Description of the task:
Reproduce all of the data, making sure that no line differs from the original.

Materials provided:
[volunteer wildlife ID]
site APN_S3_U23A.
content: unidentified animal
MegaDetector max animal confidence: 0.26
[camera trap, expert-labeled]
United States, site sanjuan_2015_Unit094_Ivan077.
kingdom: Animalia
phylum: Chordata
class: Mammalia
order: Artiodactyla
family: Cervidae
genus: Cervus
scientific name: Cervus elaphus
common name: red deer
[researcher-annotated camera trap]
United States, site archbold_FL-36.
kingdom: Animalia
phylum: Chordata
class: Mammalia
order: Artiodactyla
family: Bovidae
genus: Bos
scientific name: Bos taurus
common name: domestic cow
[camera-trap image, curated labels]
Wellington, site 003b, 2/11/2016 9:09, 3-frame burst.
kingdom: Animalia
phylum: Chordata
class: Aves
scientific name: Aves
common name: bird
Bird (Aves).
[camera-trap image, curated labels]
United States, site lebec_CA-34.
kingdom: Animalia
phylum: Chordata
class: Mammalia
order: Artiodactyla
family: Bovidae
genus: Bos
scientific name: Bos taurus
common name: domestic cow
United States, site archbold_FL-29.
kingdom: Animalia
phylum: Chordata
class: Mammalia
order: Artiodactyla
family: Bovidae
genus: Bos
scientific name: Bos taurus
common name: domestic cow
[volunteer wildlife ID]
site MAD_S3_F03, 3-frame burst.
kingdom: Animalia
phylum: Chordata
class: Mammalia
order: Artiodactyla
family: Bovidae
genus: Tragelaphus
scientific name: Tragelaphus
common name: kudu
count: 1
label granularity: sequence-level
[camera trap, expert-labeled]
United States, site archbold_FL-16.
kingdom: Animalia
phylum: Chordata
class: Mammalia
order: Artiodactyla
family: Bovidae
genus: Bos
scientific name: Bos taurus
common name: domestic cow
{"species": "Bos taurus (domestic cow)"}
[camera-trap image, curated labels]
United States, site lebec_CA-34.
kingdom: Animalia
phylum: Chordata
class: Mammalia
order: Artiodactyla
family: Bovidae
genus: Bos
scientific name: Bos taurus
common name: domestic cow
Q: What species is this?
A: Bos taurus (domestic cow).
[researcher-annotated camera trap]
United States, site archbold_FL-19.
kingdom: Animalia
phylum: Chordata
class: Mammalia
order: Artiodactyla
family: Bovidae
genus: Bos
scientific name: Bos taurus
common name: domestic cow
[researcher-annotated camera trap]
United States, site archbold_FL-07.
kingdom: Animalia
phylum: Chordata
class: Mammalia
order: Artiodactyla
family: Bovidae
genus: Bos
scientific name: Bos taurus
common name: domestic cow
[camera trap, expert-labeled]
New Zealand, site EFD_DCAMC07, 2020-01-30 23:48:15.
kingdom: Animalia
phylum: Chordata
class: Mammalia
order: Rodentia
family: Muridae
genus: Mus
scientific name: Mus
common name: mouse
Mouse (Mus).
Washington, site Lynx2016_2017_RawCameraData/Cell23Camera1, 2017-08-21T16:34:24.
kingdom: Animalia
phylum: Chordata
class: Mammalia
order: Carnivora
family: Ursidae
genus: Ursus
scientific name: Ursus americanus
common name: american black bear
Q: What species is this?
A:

Answer box:
[volunteer wildlife ID]
site APN_S3_U23A.
content: unidentified animal
MegaDetector max animal confidence: 0.26
[camera trap, expert-labeled]
United States, site sanjuan_2015_Unit094_Ivan077.
kingdom: Animalia
phylum: Chordata
class: Mammalia
order: Artiodactyla
family: Cervidae
genus: Cervus
scientific name: Cervus elaphus
common name: red deer
[researcher-annotated camera trap]
United States, site archbold_FL-36.
kingdom: Animalia
phylum: Chordata
class: Mammalia
order: Artiodactyla
family: Bovidae
genus: Bos
scientific name: Bos taurus
common name: domestic cow
[camera-trap image, curated labels]
Wellington, site 003b, 2/11/2016 9:09, 3-frame burst.
kingdom: Animalia
phylum: Chordata
class: Aves
scientific name: Aves
common name: bird
Bird (Aves).
[camera-trap image, curated labels]
United States, site lebec_CA-34.
kingdom: Animalia
phylum: Chordata
class: Mammalia
order: Artiodactyla
family: Bovidae
genus: Bos
scientific name: Bos taurus
common name: domestic cow
United States, site archbold_FL-29.
kingdom: Animalia
phylum: Chordata
class: Mammalia
order: Artiodactyla
family: Bovidae
genus: Bos
scientific name: Bos taurus
common name: domestic cow
[volunteer wildlife ID]
site MAD_S3_F03, 3-frame burst.
kingdom: Animalia
phylum: Chordata
class: Mammalia
order: Artiodactyla
family: Bovidae
genus: Tragelaphus
scientific name: Tragelaphus
common name: kudu
count: 1
label granularity: sequence-level
[camera trap, expert-labeled]
United States, site archbold_FL-16.
kingdom: Animalia
phylum: Chordata
class: Mammalia
order: Artiodactyla
family: Bovidae
genus: Bos
scientific name: Bos taurus
common name: domestic cow
{"species": "Bos taurus (domestic cow)"}
[camera-trap image, curated labels]
United States, site lebec_CA-34.
kingdom: Animalia
phylum: Chordata
class: Mammalia
order: Artiodactyla
family: Bovidae
genus: Bos
scientific name: Bos taurus
common name: domestic cow
Q: What species is this?
A: Bos taurus (domestic cow).
[researcher-annotated camera trap]
United States, site archbold_FL-19.
kingdom: Animalia
phylum: Chordata
class: Mammalia
order: Artiodactyla
family: Bovidae
genus: Bos
scientific name: Bos taurus
common name: domestic cow
[researcher-annotated camera trap]
United States, site archbold_FL-07.
kingdom: Animalia
phylum: Chordata
class: Mammalia
order: Artiodactyla
family: Bovidae
genus: Bos
scientific name: Bos taurus
common name: domestic cow
[camera trap, expert-labeled]
New Zealand, site EFD_DCAMC07, 2020-01-30 23:48:15.
kingdom: Animalia
phylum: Chordata
class: Mammalia
order: Rodentia
family: Muridae
genus: Mus
scientific name: Mus
common name: mouse
Mouse (Mus).
Washington, site Lynx2016_2017_RawCameraData/Cell23Camera1, 2017-08-21T16:34:24.
kingdom: Animalia
phylum: Chordata
class: Mammalia
order: Carnivora
family: Ursidae
genus: Ursus
scientific name: Ursus americanus
common name: american black bear
Q: What species is this?
A:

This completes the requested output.